_Work to complete_. Every entry must be set down exactly in the answer; no pictures should appear.

_Data shown_.
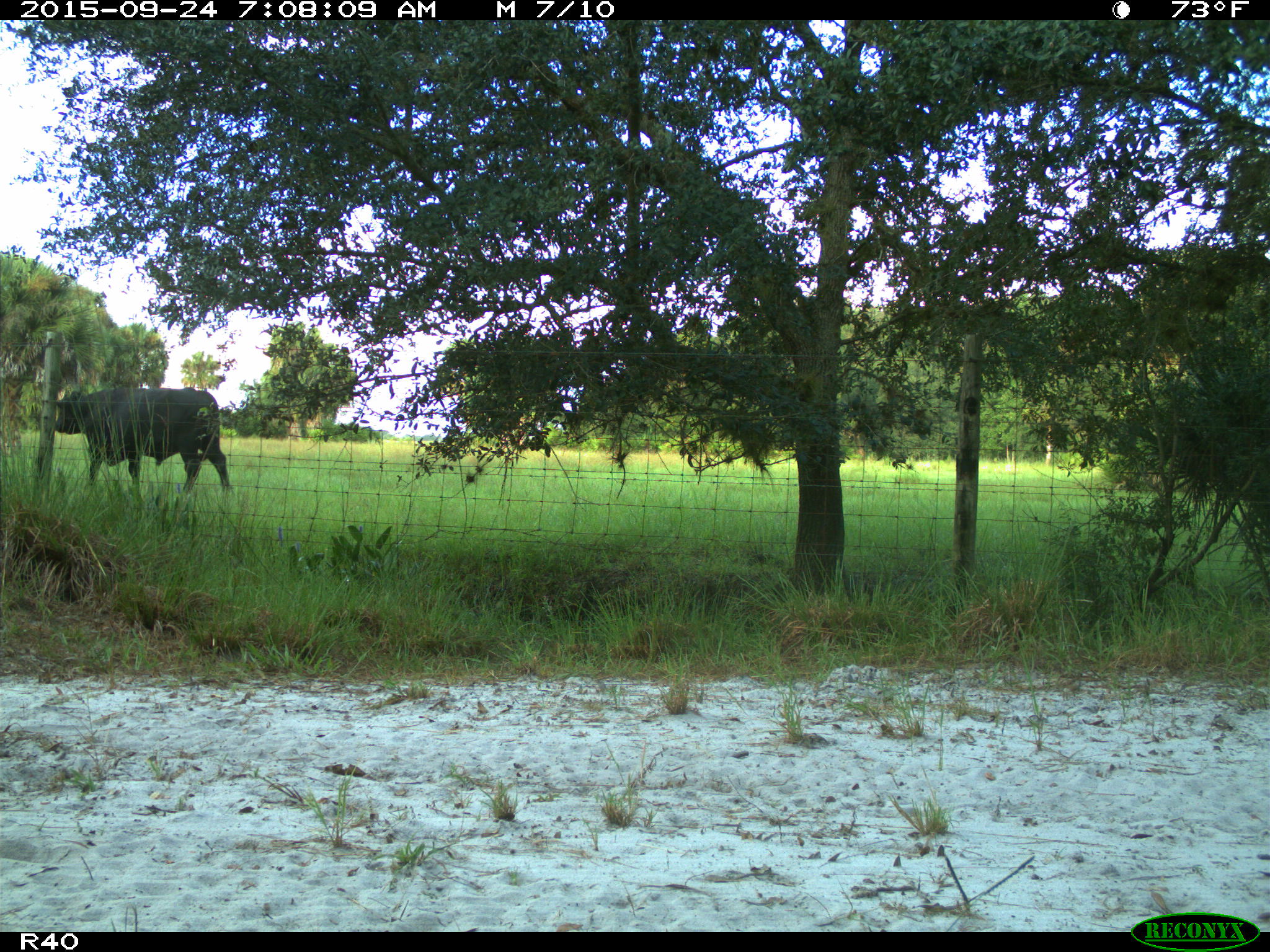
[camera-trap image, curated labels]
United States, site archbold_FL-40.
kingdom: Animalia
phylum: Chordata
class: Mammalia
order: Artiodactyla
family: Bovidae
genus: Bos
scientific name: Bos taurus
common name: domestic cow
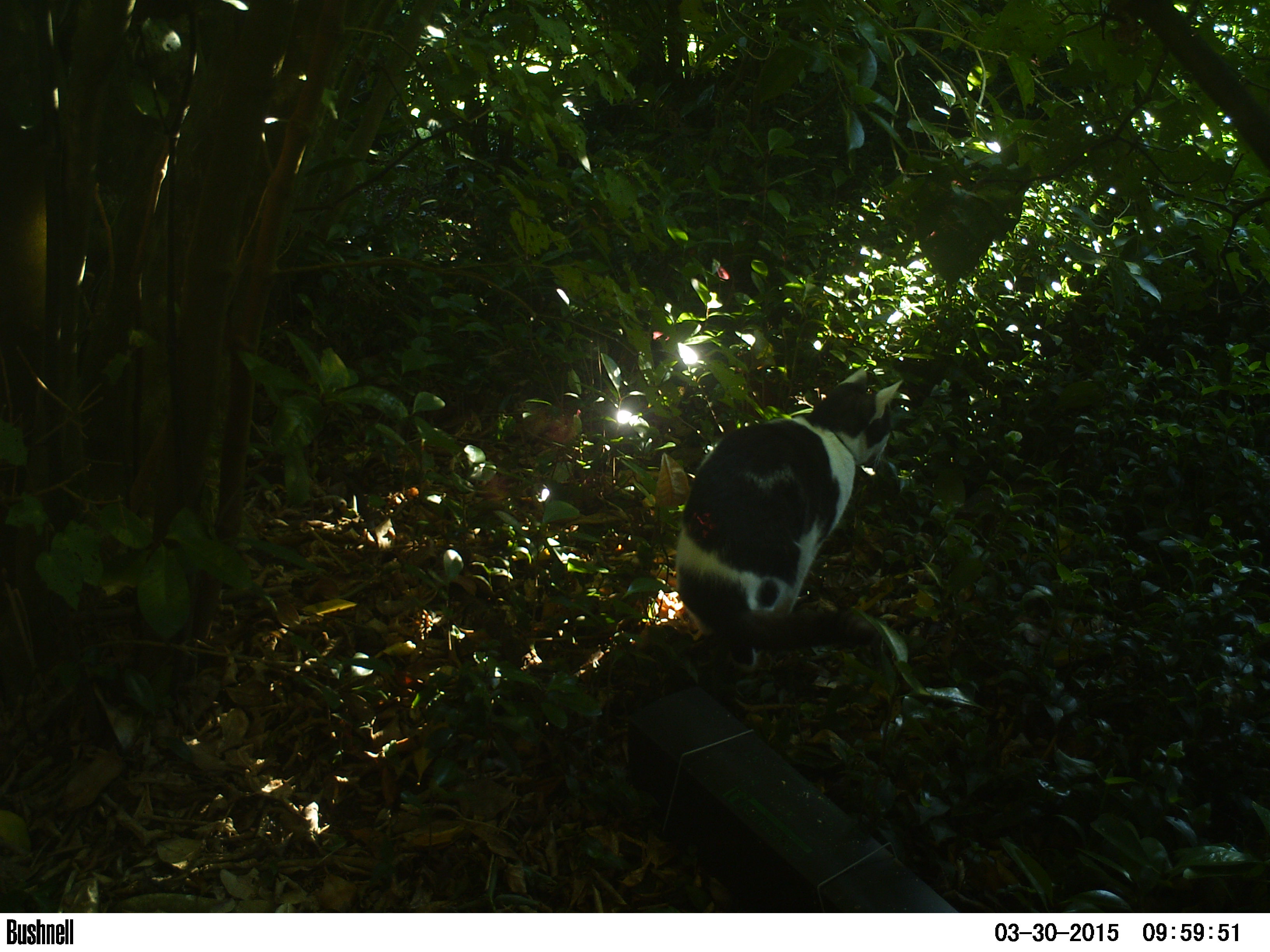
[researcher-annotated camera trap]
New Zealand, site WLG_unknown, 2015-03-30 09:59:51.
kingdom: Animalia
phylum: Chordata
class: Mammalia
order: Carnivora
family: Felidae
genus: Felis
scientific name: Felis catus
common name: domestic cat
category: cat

_Answer to the problem_.
[camera-trap image, curated labels]
United States, site archbold_FL-40.
kingdom: Animalia
phylum: Chordata
class: Mammalia
order: Artiodactyla
family: Bovidae
genus: Bos
scientific name: Bos taurus
common name: domestic cow
[researcher-annotated camera trap]
New Zealand, site WLG_unknown, 2015-03-30 09:59:51.
kingdom: Animalia
phylum: Chordata
class: Mammalia
order: Carnivora
family: Felidae
genus: Felis
scientific name: Felis catus
common name: domestic cat
category: cat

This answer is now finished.